During the warm season, bee and wasp stings are among the most common causes of sudden pain, fear, and anxiety, especially in children. Even a small swelling or redness can alarm parents, and the internet is full of conflicting advice — from “apply anything from the fridge immediately” to dangerous suggestions like “sucking out the venom”.
In most cases, bee or wasp stings are not life-threatening and resolve without consequences. However, sometimes the body’s reaction can be much stronger — especially in people allergic to hymenoptera venom. In such situations, it is important to know exactly what to do if stung by a wasp or bee in order to provide proper first aid.
- what symptoms are expected;
- what can be done at home;
- when medical advice is needed;
- when emergency help must be called immediately.
A calm and structured approach significantly reduces risk and prevents panic.
Differences Between Bee and Wasp Stings
Bees and wasps are hymenoptera insects, but their stings have differences.
Bee sting
A bee usually leaves its stinger in the skin and dies. Venom continues to enter the skin, so the stinger should be removed as quickly as possible.
Wasp sting
A wasp does not usually leave a stinger and can sting multiple times.
What happens after a sting?
In most people, the venom causes a local reaction:
- pain;
- burning;
- redness;
- swelling;
- itching.
These symptoms are a normal immune response and usually resolve within hours or a few days.
What to Do After a Bee or Wasp Sting
Assess the person’s condition
Symptoms requiring immediate emergency help:
- difficulty breathing;
- wheezing;
- swelling of the tongue or throat;
- feeling of throat tightness;
- hoarseness;
- generalized rash;
- severe weakness;
- dizziness;
- loss of consciousness;
- repeated vomiting;
- sudden drop in blood pressure.
These may indicate anaphylaxis — a severe systemic allergic reaction requiring urgent care.
If anaphylaxis is suspected
- Call emergency services immediately
- Administer adrenaline/epinephrine if available
- If an auto-injector is available, use it immediately according to instructions. Inject intramuscularly into the outer thigh.
- Position the person correctly
- Lay them flat with legs slightly elevated. If breathing is difficult, allow a semi-sitting position.
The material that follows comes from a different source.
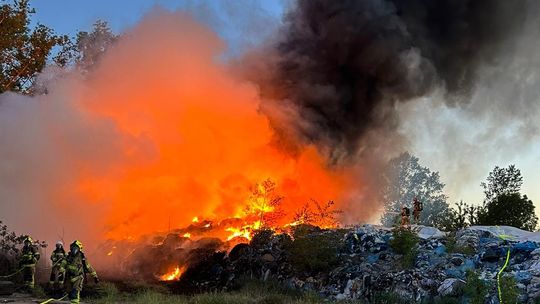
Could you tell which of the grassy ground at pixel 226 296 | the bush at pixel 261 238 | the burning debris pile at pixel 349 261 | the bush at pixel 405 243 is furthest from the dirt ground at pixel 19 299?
the bush at pixel 405 243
If unconscious but breathing — place in the recovery position.
- Do not replace adrenaline with antihistamines
- Antihistamines do not treat anaphylaxis.
If no dangerous symptoms are present — local care
- Move away from the insects;
- If bee sting — remove the stinger quickly;
- Wash the area with soap and water;
- Apply a cold compress for 10–15 minutes;
- Pain relief if needed (paracetamol or ibuprofen);
- For itching — antihistamines if appropriate.
When to see a doctor
- sting in mouth, tongue, lips, or neck;
- multiple stings;
- rapidly increasing swelling;
- large limb swelling;
- worsening symptoms after 2–3 days;
- signs of infection;
- chronic diseases;
- young child.
What should NOT be done?
- Do not suck out venom;
- Do not cut the sting site;
- Do not burn the area;
- Do not give antibiotics “just in case”;
- Do not ignore anaphylaxis symptoms;
- Do not rely on antihistamines as sole treatment in severe reactions.
Prevention
- do not walk barefoot on grass;
- do not leave sweet drinks open outdoors;
- avoid sudden movements near insects;
- wear closed clothing in nature;
- be careful near garbage and fruit.
People with severe allergies may be advised to carry an adrenaline auto-injector and consider allergen-specific immunotherapy.
What to monitor in the first hours
- breathing;
- swelling of face or neck;
- general condition;
- rash;
- dizziness or weakness.
In most cases, bee and wasp stings are not dangerous, but it is important to recognize signs of severe allergic reactions and act quickly.
A calm response, attention to symptoms, and adherence to modern medical guidelines help ensure a safer outcome for both children and adults.